Without visually inspecting your reed valve petals, here are a few signs and symptoms that you might have reed valve petal wear or damage:

  • Difficulty starting the engine – Damaged reed valve petals can lead to less air being trapped in the cylinder, making it difficult for the engine to get its initial combustion when kickstarting.
  • Rough idling – This is a similar problem to what causes the engine to have a difficult start. Cracked reed valve petals may not open all the way, preventing oxygen from entering the engine to mix with the fuel. This will make the engine sound like it’s ready to die when idling.
  • Difficulty with acceleration – Failing reed valve petals can cause the engine not to immediately respond when giving it more fuel and then lurch forward when the fuel is finally ignited.
  • Power reduction – If your fuel/air mixture is being lost back into the carburetor rather than being pumped into the combustion chamber, you will lose fuel efficiency and power. 

These symptoms can, however, be caused by other problems. To know for sure if your reed valve petals need replacing, you will have to visually inspect them. Visual damage and wear to look for include:

  • Cracks
  • Chipping (usually around the edges)
  • Fraying (curled edges)
  • Large or inconsistent gaps between closed reed petal and reed block 

How to Check the Gap Between Your Reed Petal and Block

A handy way to check the seal between your reed valve petals and the reed block is to use a light. Direct the reed valve cone (the pointy part of the reed block) toward a light source and then look through the reed valve toward the light source. If no light can be seen, the seal is good

However, a little light isn’t necessarily a problem. Reed valve petals that are straight and not pre-curved can have a gap up to about .2 mm without the need for alarm. Any more than this gap, and you should replace your reed valve petals.

A Problem You Won’t See

Even if you don’t have any chips, frays, or cracks, and the gap between your reed valve petal and the block is optimal, you may still need to replace the reed valve petals. In addition to closing against the block thousands of times within a minute, the petals are also being forced open thousands of times. This will cause them to lose their elasticity over time. 
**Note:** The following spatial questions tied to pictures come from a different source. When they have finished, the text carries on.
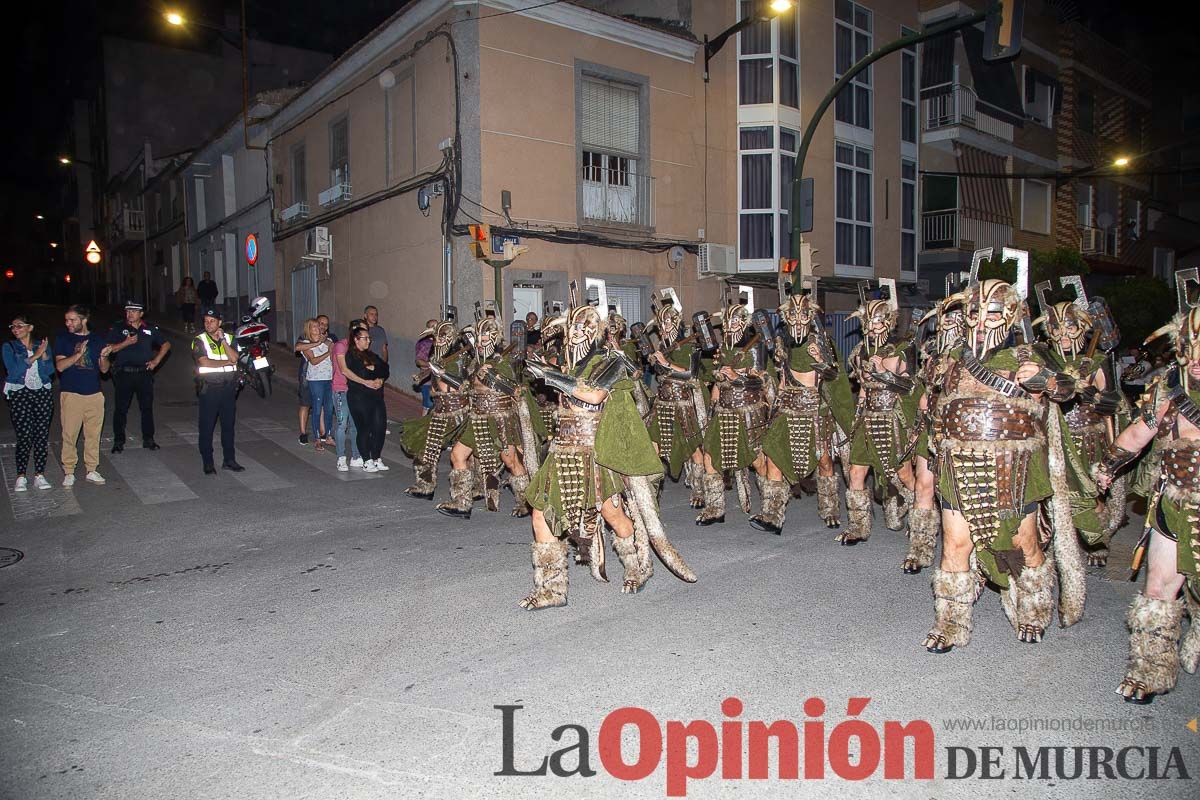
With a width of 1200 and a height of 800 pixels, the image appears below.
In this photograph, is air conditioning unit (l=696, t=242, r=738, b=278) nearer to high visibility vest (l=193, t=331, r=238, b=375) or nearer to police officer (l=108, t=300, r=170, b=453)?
high visibility vest (l=193, t=331, r=238, b=375)

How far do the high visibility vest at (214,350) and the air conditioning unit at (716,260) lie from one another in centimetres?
1083

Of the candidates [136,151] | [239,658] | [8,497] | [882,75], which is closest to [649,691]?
[239,658]

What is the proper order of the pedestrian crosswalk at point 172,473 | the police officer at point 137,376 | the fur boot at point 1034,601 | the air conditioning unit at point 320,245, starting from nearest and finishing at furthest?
the fur boot at point 1034,601
the pedestrian crosswalk at point 172,473
the police officer at point 137,376
the air conditioning unit at point 320,245

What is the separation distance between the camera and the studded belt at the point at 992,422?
14.6 ft

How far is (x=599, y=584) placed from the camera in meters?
5.90

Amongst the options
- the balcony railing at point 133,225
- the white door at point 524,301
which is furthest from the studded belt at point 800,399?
the balcony railing at point 133,225

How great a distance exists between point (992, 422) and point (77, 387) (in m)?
8.97

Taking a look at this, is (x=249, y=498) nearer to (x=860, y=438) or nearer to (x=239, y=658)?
(x=239, y=658)

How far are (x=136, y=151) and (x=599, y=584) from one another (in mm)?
38172

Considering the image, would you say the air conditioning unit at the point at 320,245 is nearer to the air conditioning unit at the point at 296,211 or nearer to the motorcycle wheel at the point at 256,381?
the air conditioning unit at the point at 296,211

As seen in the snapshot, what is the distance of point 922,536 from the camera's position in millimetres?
6219

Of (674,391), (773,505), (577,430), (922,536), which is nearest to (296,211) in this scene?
(674,391)

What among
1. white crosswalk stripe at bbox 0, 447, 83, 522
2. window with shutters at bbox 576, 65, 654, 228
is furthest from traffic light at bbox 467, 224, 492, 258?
white crosswalk stripe at bbox 0, 447, 83, 522

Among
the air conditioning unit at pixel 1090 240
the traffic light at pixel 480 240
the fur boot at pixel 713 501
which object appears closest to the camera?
the fur boot at pixel 713 501
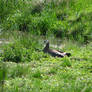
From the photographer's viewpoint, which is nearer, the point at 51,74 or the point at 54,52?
the point at 51,74

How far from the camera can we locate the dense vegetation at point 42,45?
6086 mm

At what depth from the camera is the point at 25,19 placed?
12133mm

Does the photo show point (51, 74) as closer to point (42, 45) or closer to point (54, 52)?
point (54, 52)

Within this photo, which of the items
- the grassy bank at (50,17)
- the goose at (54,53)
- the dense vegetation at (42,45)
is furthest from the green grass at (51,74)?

So, if you can’t see a problem with your petals and you’ve eliminated any other cause for engine troubles, change out those reed valve petals and see if that helps. 

Sources: Rocky Mountain ATC/MC; It Still Runs; Southwest Airsports; Fix Your Dirtbike.

Material Matters

Older reed petals were cut from stainless steel. They were inexpensive, resilient, and durable. The major drawback was that any chips that separated from the reed petals could cause engine damage. Most reed valve petals on the market now are made of composite materials, making this unlikely to be an issue.

It bears mentioning, however, since you might come across stainless steel reed valve petals. While reed valve petals are available to purchase on the market, there are engine enthusiasts who choose to cut their reed petals out of stainless steel, glass fiber (fiberglass), or carbon fiber.

Source: TorqSoft


While there may be no set schedule for you to replace your reed valve petals, they should be maintained and checked every 15 to 20 engine work hours to ensure that they are working correctly and not damaged. 

You should also check your reed valve petals if you experience trouble with starting the engine or its performance while running. Don’t forget, this will not necessarily be an easily visible problem, so make sure you use the method above to take a closer look, especially before you risk a breakdown of your engine.